Birincisiyle başlayalım öyleyse.
Gürcü filozof Shalva Nutsubitze (1888-1969), Kudüs ve Atina sentezinden başarılı felsefi argümanlar üretmiş Gelati Okulu’na mensup düşünürlerin, kültürlerarası felsefenin, düşünce geleneklerinin kesiştiği yerde mümkün olabileceğini vurguladığını aktarıyor. Onlara göre Batılı filozoflar, nadiren Batı dışı felsefelerle ilgilenmeleri nedeniyle çağdaş sınama ve meydan okumalara yeterli tepkiyi veremiyorlar. Zaten felsefenin Batı düşüncesinin ürünü olduğuna ilişkin varsayımın kolonyal düşünce mirasından geldiği de basit gerçek. Bu nedenle Batı düşüncesine “felsefe” diyorlar ve Batı dışındaki düşünceye ise “hikmet/bilgelik” adını vererek onu felsefenin dışında tutuyorlar. (Iremadze ve Reinhold, 141-142).
Husserl’den itibaren Aydınlanma eleştirisiyle yola çıkan düşünce geleneğinin Avrupa’nın krizi olarak adlandırdığı şey, aslında özne odaklı ve monologa yatkın eski felsefenin kültürel farklılıklara ve düşünce geleneklerine kapalı yapısının kaçınılmaz sonucuydu. Husserl ve halefleri bu krizi Avrupa’nın iç dinamiklerine bağlasa da gerçekte sorun, kültürlerarası felsefeye ve poliloga alışkın olmayan düşüncenin çıkmaza girmesidir.
19. yüzyıldan 20. yüzyıla geçerken kimi felsefeciler, hızla yükselen bilimsel disiplinler karşısında kendi alanlarının yeniden tanımlanması ve yapılandırılması gerektiğini düşünüyorlardı. Bu çabanın öncüsü fenomenoloji ekolüdür. Aslında matematikçi olan Husserl, hayatın sayısallaştırılmasına sert biçimde itiraz etmişti. Avrupa’da felsefe dünyasında yaşanan kriz, toplumsal çalkantılar ve doğa bilimlerinin önemli ilerlemeler gerçekleştirip felsefeden kopması bir tür kimlik krizine yol açmıştı. (Güzeldere 2019).
20. yüzyılın başlarında Avrupa’nın politik ve toplumsal dalgalanmalar yaşanmasına ilaveten felsefi olarak da çıkmaza girdiğini ilan eden düşünür Alman filozof Edmund Husserl (1859-1938) oldu.
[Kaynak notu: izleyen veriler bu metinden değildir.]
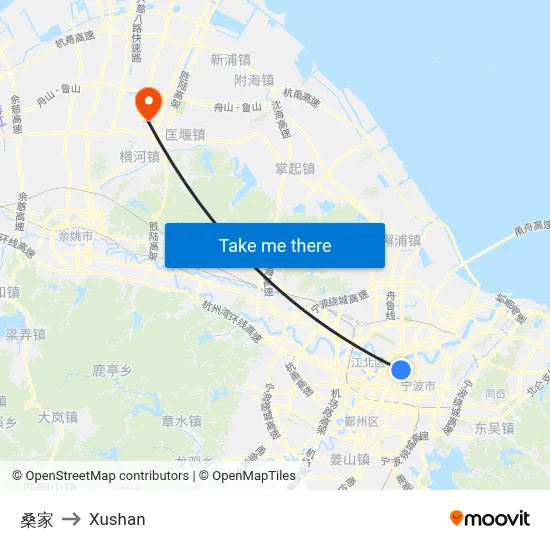 Sang Family to Xushan map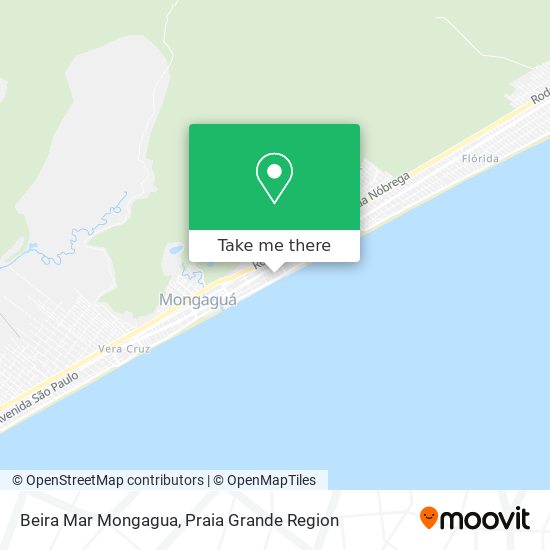 Beira Mar Mongagua map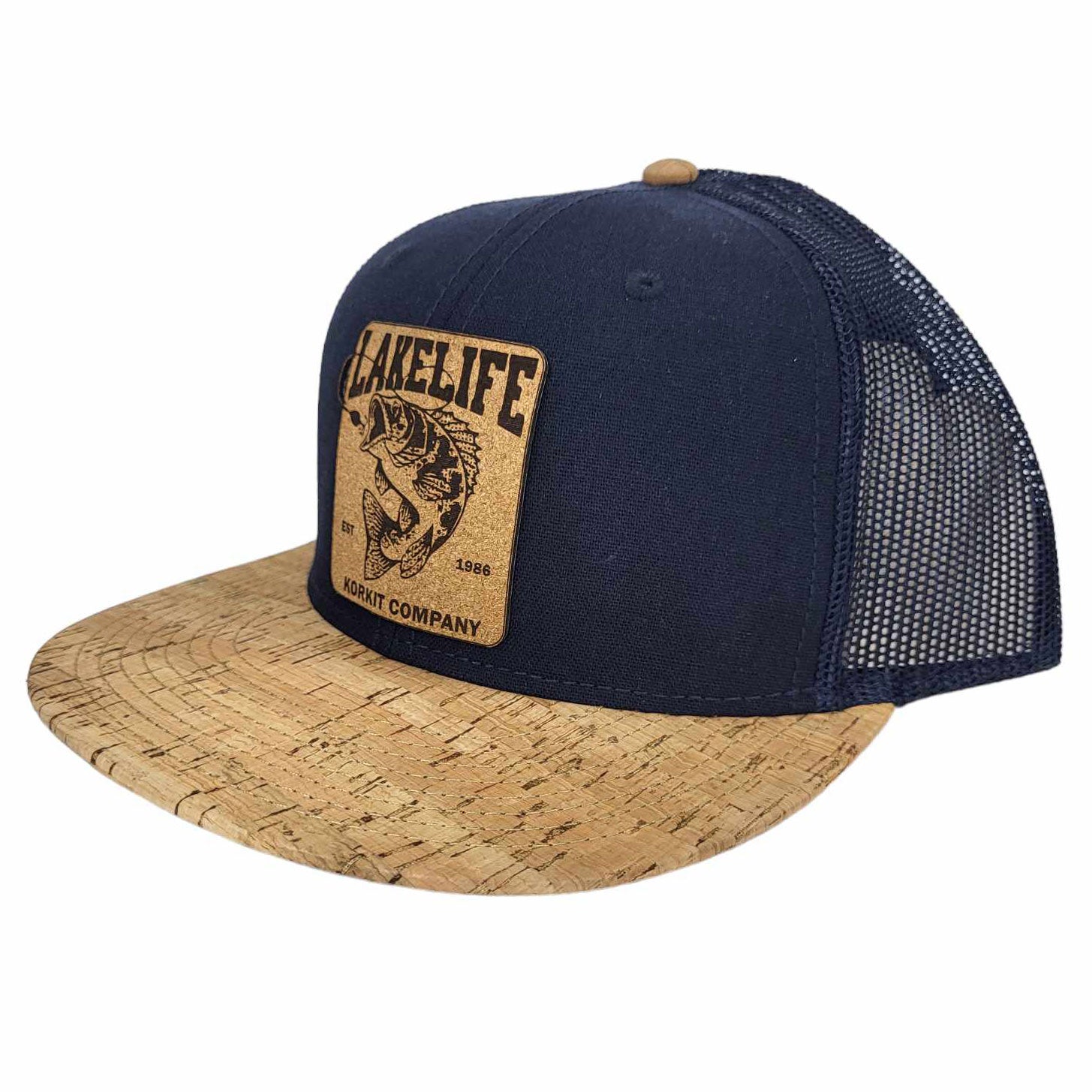 Lake Life Fishing Cork Hat
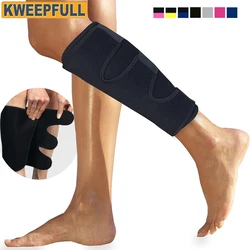 1Pcs Calf Brace for Torn Calf Muscle and Shin Splint Pain Relief - Calf Compression Sleeve for Lower Leg Injury, Strain, Tear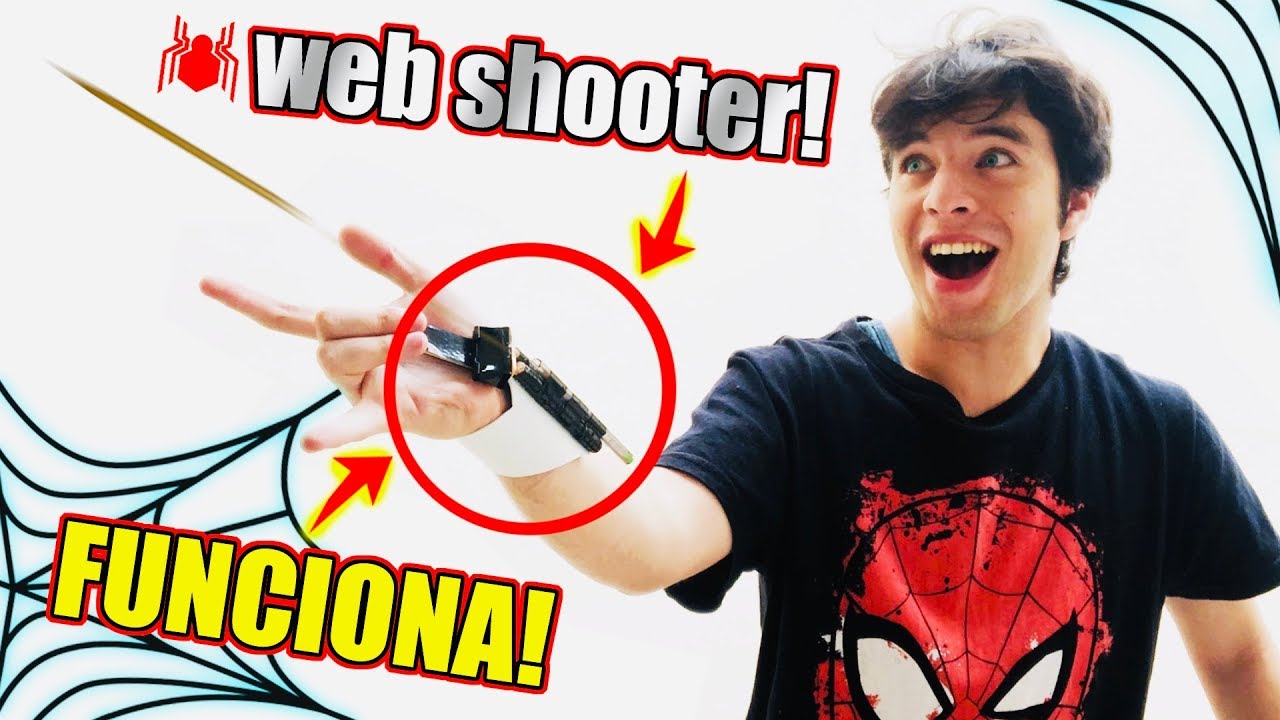 HICE UNOS LANZA TELARAÑAS QUE FUNCIONAN! | EMMA SPIDER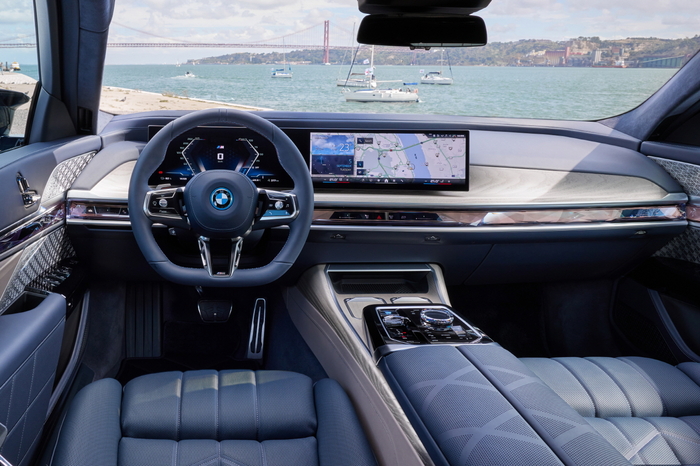 BMW 7시리즈 실내 인테리어. 사진 | BMW코리아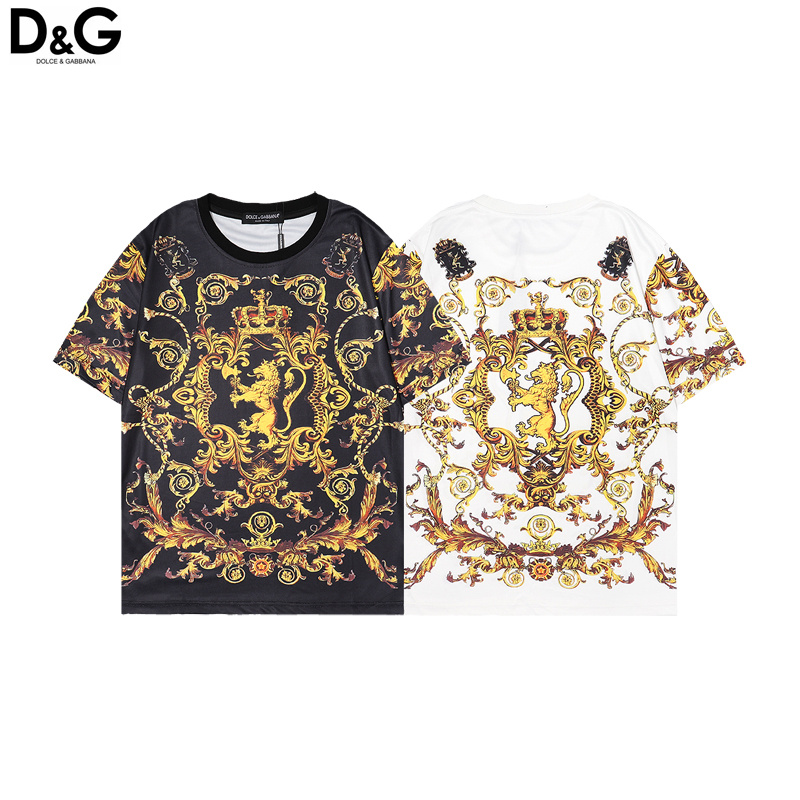 Футболка Dolce Gabbana Royal Patterns "White" фото № 2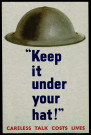 Keep it under your hat ! : careless talk costs lives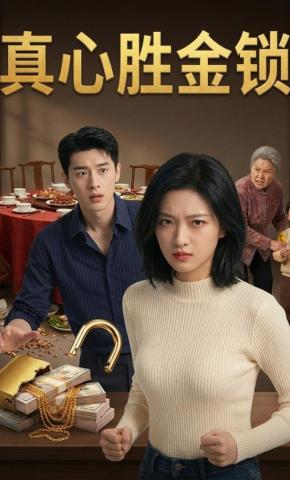 短剧《真心胜金锁》海报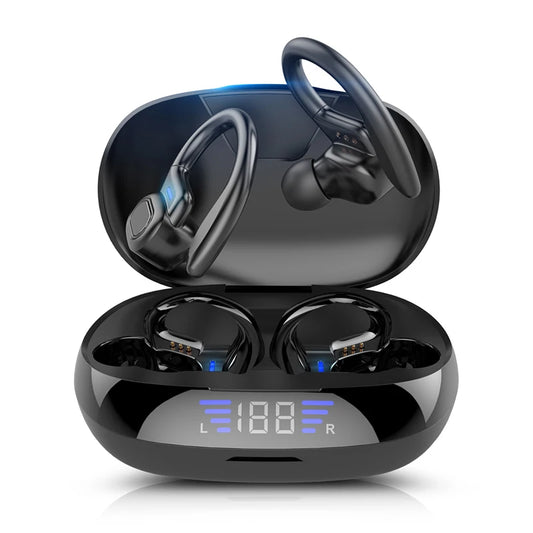 Wireless Earbuds Ear Hook Sports HiFI Stereo Waterproof Headset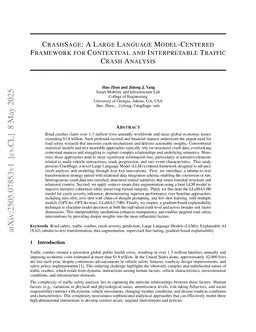 CrashSage: A Large Language Model-Centered Framework for Contextual and Interpretable Traffic Crash Analysis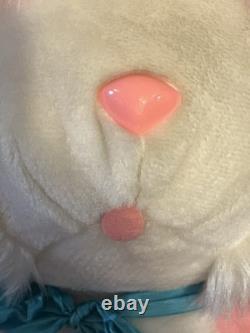 Vintage Superior Toy & Novelty 36 PINK Bunny Rabbit Plush Stuffed Animal HTF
Düşünce sistemini Aydınlanma eleştirisi üzerine kuran Husserl, 1935’deki Viyana derslerinde Avrupa uluslarının hasta olduğunu ve Avrupa’nın krizden geçtiğini söyledi. (Husserl, 270).
Kriz, esas itibariyle Aydınlanmacı düşüncenin hâkim kılmaya çalıştığı rasyonalizme güvenin sarsılmasıydı. Aydınlanma ve onun kurumlaşmış şekli olan Fransız Devrimi’nin yerleştirdiği pozitivist bilimsellik gücünü kaybediyordu. Gerçekte gerileyen, hatta çöken, Fransız Devrimi konu olduğunda hiçbir muhalif görüşe, yaşanan terör ve skandallara aldırış etmeyen Kant’ın aklıydı. Fransız Devrimi ile Kant arasında kurulan yakın bağ, Kant’ın felsefede yaptığı şey ile Fransız Devrimi’nin siyasette yaptığı şey arasında kurulan yakınlığa, daha doğrusu bir tür kısa devreye dayanır. (Agtaş – Yılmaz 826).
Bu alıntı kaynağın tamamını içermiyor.